Now I'm giving you the perspective of Q-on-Q -- sorry, year-on-year. So last year, the other expenses was about INR 249 million. This year, it is INR 349 million. So here, you can see that there is an increase of INR 100 million.
So I'll give you some kind of a breakup here. Our professional -- legal and professional expenses are up by INR 22 million; power and fuel expenses are up by INR 20 million; and taxes are up by about INR 7 million; lab expenses is up by INR 5 million; and INR 10 million is roughly increase in our sales promotions and travel expenses as compared to the Q1 of last year. So that's how, overall, the increase in expenses.
And in addition to that, it also includes some mark-to-market valuation. So that has also happened. And because of that, we have some kind of INR 33 million of like losses in that sense when you do the mark-to-market valuation. So this is an exceptional item in that sense in this particular quarter, so which is not kind of fixed expenses.
INR 33 million is mark-to-market, which is not -- and then there's another INR 18 million, which is because of the power shortages, which, in AP, we has now been normalized, right?
INR 8 million, sorry, not INR 18 million.
So total is about INR 20 million, INR 8 million for one particular company, which is our subsidiary, JC Biotech. But in addition to that, INR 12 million is increased in case of Advanced Enzyme stand-alone numbers also. So all put together is INR 20 million increase in power and fuel. And legal and professional, I have already explained, INR 22 million. And there is an increase of INR 7 million in taxes -- freight and taxes. Then lab expenses, travel and sales promotion expenses. I think that's what I have given you the breakup of it.
Right. Right. So we could say that, that INR 33 million and INR 8 million, so around INR 41-odd million is not necessarily a sustainable sort of increase and one could adjust that out to arrive at what is a more normalized number?
Right.
Right. And again, if I look at the trend of other expenses across quarters, first quarter tends to be the lowest and then it sort of peaks into the fourth quarter, although the sales might not go in that same line. So for example, FY '20 sales first quarter...

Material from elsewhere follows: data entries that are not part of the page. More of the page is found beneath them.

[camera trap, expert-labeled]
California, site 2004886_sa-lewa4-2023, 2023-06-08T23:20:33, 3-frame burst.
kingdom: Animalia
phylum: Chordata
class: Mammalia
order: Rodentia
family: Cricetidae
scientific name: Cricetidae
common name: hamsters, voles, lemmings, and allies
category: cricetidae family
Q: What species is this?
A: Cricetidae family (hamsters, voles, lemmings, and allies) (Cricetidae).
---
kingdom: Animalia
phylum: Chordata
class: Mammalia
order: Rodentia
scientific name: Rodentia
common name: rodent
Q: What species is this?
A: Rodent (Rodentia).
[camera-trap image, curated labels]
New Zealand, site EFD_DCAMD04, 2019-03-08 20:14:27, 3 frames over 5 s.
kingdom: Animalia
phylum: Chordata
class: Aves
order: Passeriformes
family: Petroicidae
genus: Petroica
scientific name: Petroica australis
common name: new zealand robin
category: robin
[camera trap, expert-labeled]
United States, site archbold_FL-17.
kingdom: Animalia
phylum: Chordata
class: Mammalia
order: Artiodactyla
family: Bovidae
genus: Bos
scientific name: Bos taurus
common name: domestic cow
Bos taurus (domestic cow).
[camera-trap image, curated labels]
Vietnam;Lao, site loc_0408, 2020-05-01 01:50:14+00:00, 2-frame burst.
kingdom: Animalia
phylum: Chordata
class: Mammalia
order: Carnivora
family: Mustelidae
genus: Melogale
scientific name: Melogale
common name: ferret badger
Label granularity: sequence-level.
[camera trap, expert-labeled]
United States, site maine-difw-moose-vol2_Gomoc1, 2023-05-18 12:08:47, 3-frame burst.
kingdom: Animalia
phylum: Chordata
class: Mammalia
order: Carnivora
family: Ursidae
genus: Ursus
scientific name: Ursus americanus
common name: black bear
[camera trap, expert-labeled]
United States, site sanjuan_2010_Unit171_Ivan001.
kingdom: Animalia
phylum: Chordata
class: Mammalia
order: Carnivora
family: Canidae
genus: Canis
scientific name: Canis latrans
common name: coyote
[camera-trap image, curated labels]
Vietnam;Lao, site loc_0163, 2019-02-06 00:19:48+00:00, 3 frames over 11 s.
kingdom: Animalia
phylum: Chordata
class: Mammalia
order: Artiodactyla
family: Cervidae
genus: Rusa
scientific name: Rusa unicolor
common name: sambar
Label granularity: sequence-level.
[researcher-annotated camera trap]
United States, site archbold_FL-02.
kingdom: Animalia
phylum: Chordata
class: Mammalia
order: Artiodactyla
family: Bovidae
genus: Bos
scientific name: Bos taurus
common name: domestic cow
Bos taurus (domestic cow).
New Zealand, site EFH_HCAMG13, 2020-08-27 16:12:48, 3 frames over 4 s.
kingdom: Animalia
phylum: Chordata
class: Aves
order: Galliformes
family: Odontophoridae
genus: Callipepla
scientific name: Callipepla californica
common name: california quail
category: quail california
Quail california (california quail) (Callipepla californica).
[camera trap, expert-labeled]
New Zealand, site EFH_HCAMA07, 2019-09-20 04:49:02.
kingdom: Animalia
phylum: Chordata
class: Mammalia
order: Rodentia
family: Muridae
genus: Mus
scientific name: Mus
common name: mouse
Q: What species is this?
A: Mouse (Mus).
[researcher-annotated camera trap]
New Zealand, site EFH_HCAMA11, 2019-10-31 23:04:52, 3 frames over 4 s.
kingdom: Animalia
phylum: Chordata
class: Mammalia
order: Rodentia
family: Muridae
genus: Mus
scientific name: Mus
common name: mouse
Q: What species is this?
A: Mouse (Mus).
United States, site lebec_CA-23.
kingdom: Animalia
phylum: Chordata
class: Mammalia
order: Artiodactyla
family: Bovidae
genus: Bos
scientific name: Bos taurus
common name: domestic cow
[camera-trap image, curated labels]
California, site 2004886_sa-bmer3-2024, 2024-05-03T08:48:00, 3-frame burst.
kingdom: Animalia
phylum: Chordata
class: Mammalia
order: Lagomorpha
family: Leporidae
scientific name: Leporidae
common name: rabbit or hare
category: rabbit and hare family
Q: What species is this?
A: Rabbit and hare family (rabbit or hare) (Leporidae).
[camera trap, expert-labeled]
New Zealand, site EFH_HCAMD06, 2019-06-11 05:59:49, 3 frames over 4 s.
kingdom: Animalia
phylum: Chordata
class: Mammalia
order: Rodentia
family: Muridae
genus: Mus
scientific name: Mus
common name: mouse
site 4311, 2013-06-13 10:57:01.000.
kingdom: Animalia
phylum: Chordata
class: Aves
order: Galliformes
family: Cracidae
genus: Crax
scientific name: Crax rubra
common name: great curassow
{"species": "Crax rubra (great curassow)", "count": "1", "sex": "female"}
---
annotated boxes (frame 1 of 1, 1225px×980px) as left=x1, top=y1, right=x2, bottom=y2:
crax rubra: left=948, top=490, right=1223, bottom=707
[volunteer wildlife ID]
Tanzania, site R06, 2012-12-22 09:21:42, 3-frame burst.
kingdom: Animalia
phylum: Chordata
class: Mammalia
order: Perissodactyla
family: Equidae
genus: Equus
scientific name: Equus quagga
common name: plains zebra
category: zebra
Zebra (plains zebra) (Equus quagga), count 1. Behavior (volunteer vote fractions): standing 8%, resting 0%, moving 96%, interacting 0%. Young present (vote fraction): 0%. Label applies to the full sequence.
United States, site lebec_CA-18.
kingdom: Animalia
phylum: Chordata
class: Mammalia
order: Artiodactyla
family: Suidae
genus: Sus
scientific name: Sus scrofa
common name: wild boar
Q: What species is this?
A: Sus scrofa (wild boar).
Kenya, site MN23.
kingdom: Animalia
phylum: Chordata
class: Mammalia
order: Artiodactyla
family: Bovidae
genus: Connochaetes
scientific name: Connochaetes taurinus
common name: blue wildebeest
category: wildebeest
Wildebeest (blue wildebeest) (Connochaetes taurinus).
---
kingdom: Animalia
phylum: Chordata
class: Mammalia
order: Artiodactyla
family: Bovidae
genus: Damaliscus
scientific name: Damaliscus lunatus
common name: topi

That happens mainly because of CSR expenses. Generally, what happens, the entire CSR expenses that you spend in the last -- I mean that was because of that. You might have noticed last year that other expenses are up in last quarter.
It's been the case right through the last 3 years. So I am saying that is that also a trend that will continue? So for example, if I knock out INR 4 crores from INR 35 crores, so my normalized other expenses is INR 31 crores, but then it will keep on rising Q2, Q3 and Q4. Is that the correct inference?
That to some extent, yes.
Right. I guess that's it. And on tax rate, how should we think of tax rate? Because I think your tax rates are -- while they are stable, they are on the -- they are not in the 25% or 26% bracket.
It is 25% to 26%, effective tax rate.
That was the last question. I now hand the conference over to Mr. Ronak Saraf for closing comments.
Thank you, everyone, for taking your available time for attending our earnings call. We will keep you posted for any further updates. I request you all to kindly send in your questions that may remain unanswered. An audio recording and a transcript of this call will be uploaded on our website in due course. Looking forward to host you all in the next quarter. Until then, stay healthy, stay safe. Thank you.
Thank you. On behalf of Advanced Enzyme Technologies Limited, that concludes this conference. Thank you for joining us, and you may now disconnect your lines.